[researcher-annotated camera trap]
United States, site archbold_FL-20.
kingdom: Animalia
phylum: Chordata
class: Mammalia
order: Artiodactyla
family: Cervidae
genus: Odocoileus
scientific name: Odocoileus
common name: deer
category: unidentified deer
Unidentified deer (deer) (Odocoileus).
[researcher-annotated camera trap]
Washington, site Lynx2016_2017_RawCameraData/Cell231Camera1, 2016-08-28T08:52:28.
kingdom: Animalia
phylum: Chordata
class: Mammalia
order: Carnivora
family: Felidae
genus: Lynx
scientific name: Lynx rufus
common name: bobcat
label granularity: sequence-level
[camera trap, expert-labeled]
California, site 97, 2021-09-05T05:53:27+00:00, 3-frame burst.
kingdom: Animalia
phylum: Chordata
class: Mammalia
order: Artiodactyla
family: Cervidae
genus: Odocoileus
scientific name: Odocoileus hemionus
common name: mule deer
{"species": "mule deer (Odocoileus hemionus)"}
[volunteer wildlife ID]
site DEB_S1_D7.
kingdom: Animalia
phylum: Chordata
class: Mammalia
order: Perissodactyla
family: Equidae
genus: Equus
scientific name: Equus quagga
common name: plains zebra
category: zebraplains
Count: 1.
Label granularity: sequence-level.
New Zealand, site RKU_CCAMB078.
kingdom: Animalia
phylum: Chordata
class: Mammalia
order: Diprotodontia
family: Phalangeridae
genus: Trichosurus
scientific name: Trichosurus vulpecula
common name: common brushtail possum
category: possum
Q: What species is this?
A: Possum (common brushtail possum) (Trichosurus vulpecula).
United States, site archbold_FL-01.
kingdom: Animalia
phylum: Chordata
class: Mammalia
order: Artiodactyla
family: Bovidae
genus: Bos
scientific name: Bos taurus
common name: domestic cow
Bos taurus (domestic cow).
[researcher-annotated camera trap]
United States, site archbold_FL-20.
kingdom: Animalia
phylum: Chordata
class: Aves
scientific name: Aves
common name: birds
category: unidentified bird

----------

■ **Brief**
Beginning with the line that holds "New Zealand, site RKU_CCAMB078." and ending with the last line of the material, retype each line exactly and output nothing else.

■ **Exercise result**
New Zealand, site RKU_CCAMB078.
kingdom: Animalia
phylum: Chordata
class: Mammalia
order: Diprotodontia
family: Phalangeridae
genus: Trichosurus
scientific name: Trichosurus vulpecula
common name: common brushtail possum
category: possum
Q: What species is this?
A: Possum (common brushtail possum) (Trichosurus vulpecula).
United States, site archbold_FL-01.
kingdom: Animalia
phylum: Chordata
class: Mammalia
order: Artiodactyla
family: Bovidae
genus: Bos
scientific name: Bos taurus
common name: domestic cow
Bos taurus (domestic cow).
[researcher-annotated camera trap]
United States, site archbold_FL-20.
kingdom: Animalia
phylum: Chordata
class: Aves
scientific name: Aves
common name: birds
category: unidentified bird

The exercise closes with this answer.